Blood Moon Trailer Has a Taste For Red Meat (Bloody Disgusting)
The story: “When Esme and her ten-year-old son, Luna, move to a small desert town looking for a fresh start they attract all the wrong kinds of attention. As the locals begin to probe, Esme must battle to protect her son and a terrifying secret before the next full moon threatens their very existence.”
Games
The Rise of Unapologetically Erotic LGBTQ+ Games (Wired)
Mark Hill looks at the frustrating struggle that mainstream games have had with portraying sexually, noting that indie developers are stepping into the space to provide alternatives.

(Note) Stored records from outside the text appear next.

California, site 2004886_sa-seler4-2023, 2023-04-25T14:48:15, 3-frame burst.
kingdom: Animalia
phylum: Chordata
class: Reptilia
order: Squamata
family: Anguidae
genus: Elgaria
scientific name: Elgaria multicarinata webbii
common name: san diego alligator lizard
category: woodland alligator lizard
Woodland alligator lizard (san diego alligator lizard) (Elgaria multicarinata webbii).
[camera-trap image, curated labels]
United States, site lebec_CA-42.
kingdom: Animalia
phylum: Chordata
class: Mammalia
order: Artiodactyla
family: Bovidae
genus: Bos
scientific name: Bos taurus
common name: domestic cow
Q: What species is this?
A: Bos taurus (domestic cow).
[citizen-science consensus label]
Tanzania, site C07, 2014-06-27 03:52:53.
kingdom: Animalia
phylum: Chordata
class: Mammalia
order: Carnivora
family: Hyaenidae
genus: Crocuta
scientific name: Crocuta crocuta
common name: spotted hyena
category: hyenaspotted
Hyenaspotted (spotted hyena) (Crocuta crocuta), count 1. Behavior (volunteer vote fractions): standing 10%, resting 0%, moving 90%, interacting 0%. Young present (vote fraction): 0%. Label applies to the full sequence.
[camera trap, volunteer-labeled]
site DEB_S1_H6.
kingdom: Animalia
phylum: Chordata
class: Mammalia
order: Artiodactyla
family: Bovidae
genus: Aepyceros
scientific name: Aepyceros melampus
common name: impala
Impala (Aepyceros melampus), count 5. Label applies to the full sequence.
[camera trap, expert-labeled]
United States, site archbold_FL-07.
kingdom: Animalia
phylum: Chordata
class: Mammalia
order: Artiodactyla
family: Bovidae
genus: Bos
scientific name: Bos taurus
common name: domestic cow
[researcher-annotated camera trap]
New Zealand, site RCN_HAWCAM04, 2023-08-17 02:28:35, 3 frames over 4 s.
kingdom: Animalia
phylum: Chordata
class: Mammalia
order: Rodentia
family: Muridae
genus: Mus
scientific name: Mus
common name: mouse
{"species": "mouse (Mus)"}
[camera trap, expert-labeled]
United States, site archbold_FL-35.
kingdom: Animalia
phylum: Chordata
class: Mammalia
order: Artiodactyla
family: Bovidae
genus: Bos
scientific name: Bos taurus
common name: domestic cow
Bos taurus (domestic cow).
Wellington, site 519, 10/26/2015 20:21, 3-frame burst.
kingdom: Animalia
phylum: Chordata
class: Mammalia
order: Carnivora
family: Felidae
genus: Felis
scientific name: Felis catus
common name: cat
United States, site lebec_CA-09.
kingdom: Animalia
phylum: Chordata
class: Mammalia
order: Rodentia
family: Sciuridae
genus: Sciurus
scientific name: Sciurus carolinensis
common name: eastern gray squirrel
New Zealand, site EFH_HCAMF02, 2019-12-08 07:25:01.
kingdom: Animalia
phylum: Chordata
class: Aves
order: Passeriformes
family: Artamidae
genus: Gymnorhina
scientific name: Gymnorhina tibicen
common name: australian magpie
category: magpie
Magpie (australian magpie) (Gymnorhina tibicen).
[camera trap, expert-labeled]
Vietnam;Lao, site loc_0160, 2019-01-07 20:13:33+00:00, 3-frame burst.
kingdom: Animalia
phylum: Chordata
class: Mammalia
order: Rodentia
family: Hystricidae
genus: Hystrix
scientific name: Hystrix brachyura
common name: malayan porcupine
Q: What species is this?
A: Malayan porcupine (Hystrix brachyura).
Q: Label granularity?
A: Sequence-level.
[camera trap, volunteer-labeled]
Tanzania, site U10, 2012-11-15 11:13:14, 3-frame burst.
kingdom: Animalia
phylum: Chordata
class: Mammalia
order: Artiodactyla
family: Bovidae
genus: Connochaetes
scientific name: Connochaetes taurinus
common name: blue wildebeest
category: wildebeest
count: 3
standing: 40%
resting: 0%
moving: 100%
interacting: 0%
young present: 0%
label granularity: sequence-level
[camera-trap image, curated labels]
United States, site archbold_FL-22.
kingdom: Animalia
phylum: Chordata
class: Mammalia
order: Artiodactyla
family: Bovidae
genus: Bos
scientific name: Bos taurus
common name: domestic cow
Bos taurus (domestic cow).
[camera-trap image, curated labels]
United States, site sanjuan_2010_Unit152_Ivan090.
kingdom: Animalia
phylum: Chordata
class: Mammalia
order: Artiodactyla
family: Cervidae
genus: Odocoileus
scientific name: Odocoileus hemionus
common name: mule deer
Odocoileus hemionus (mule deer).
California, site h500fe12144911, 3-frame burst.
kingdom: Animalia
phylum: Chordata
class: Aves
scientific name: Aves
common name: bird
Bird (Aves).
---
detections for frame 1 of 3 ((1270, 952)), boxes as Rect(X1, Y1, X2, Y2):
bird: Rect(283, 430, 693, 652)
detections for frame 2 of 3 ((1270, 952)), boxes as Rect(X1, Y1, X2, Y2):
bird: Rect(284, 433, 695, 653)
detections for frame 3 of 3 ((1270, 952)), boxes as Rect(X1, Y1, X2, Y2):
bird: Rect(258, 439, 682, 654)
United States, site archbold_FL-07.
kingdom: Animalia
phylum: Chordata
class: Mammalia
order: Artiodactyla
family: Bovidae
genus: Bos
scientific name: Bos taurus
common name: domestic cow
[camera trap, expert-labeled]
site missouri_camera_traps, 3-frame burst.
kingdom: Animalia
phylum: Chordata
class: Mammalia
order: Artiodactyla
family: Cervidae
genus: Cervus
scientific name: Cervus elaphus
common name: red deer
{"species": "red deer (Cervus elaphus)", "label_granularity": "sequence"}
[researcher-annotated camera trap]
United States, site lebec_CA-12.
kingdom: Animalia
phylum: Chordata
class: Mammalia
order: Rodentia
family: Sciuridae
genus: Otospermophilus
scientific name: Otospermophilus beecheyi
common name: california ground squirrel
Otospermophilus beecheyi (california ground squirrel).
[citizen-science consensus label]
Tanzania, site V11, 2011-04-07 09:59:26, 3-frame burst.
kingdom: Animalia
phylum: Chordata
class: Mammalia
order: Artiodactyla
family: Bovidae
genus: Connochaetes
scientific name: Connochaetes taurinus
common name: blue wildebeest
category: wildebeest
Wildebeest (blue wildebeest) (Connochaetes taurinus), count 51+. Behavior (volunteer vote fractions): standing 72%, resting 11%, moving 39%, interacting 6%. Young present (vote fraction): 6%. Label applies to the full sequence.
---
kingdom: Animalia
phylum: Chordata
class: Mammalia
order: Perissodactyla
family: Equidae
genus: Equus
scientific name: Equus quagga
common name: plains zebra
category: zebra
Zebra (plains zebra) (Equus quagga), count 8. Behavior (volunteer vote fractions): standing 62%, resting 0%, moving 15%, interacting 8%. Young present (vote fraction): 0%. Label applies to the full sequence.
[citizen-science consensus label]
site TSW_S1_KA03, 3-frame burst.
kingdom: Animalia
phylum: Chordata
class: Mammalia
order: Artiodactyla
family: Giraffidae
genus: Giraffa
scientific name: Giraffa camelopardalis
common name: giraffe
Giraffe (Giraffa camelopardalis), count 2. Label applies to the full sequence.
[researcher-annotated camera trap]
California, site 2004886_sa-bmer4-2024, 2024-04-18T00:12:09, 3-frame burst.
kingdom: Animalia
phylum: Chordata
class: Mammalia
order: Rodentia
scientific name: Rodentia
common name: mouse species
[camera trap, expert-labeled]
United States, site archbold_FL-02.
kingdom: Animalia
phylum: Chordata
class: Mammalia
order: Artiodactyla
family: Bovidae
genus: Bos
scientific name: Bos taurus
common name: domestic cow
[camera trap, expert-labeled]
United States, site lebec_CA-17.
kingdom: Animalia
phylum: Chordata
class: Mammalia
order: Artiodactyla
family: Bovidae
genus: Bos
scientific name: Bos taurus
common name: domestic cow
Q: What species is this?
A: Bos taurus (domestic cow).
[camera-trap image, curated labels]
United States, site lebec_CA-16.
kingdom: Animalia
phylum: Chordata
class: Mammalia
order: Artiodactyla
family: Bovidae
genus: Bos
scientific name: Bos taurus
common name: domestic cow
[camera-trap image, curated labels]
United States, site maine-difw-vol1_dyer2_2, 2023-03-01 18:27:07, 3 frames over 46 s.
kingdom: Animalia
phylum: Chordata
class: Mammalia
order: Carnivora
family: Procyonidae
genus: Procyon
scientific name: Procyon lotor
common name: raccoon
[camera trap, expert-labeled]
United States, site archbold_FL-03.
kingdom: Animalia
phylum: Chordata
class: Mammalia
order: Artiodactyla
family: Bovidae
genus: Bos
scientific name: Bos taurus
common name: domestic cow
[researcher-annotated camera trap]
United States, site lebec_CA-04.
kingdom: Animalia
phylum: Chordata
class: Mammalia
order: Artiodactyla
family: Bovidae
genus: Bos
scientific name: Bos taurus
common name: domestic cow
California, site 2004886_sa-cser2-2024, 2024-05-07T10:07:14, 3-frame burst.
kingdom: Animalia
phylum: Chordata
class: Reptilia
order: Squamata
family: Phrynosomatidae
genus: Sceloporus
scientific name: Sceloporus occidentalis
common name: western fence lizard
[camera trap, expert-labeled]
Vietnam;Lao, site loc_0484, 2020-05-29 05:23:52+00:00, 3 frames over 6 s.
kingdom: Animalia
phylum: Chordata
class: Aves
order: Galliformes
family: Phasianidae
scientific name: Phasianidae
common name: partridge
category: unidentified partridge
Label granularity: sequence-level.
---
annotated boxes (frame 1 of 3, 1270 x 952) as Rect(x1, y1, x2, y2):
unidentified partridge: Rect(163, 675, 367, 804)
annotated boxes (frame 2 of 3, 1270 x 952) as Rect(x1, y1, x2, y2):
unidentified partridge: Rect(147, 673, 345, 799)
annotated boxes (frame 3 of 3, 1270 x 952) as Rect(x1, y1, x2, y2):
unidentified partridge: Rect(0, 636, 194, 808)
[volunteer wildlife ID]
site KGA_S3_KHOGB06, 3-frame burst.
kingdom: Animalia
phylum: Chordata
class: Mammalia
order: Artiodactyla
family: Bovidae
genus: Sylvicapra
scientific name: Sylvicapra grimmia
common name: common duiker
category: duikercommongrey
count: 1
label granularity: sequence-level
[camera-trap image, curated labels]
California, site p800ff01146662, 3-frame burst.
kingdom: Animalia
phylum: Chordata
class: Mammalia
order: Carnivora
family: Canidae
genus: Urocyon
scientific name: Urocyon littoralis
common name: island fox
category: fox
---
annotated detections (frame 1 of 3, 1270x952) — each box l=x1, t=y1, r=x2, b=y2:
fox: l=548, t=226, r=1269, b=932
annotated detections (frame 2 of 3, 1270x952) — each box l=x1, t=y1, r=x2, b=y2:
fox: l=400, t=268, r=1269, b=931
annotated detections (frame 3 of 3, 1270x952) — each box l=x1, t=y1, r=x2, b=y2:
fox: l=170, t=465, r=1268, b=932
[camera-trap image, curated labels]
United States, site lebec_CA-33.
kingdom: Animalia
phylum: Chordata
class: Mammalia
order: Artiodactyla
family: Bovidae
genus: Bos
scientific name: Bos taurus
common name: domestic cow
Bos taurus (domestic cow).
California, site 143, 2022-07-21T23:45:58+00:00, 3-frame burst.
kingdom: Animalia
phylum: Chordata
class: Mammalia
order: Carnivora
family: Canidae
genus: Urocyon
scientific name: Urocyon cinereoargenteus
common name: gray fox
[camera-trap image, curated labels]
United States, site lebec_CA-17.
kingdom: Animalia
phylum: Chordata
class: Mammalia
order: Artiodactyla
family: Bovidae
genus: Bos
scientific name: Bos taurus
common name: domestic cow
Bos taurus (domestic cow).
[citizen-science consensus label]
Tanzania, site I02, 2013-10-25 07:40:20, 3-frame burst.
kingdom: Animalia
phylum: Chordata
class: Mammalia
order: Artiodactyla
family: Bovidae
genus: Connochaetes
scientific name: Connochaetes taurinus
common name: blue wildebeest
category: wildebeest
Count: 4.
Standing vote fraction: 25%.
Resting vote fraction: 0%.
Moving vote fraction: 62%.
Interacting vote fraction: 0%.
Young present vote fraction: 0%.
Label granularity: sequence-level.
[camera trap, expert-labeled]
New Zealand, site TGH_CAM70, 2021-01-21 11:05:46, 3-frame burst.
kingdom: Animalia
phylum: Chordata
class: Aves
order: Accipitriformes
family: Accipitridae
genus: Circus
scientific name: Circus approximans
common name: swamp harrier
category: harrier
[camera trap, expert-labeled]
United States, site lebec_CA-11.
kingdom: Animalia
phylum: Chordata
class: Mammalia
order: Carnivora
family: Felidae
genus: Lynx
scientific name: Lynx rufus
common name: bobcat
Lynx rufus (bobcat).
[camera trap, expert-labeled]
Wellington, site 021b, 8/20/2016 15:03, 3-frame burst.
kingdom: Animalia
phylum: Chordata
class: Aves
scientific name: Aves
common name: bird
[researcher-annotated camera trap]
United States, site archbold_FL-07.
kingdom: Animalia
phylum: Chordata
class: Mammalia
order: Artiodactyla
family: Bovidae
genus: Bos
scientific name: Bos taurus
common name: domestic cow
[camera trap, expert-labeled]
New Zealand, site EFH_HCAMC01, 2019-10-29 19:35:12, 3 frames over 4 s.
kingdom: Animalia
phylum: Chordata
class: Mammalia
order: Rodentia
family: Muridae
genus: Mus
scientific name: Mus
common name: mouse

Lifeless Planet is an Enjoyable, Genre-Bending Sci-Fi Adventure (Superjump)
Available on the Nintendo Switch, Lifeless Planet “contains elements of sandbox exploration, puzzle platforming, Cold War-era science fiction, and just a dash of horror.”
Literature
Good Girls, Baby-Eating Monsters, and Crafting a Narrative (Interstellar Flight)
“I’m extremely uninterested in writing or reading flat female characters…,” notes Isabel Yap, author of Never Have I Ever. “I’m usually writing towards that subversion. Not so much writing not-good girls, but writing girls in all their complexity and weirdness, their sometimes-ugliness, their truths, which still surprise some people because it remains jarring to have that truth come out in media.”
13 Horror Books We Can’t Wait to Read in 2021 (Bloody Disgusting)
An assortment of horror reads for a variety of tastes.
Short of the Week
From Mark Lediard and Gavin Williams, “Chromophobia” reveals an apocalyptic landscape in which colors can be deadly — in a wonderfully creative concept.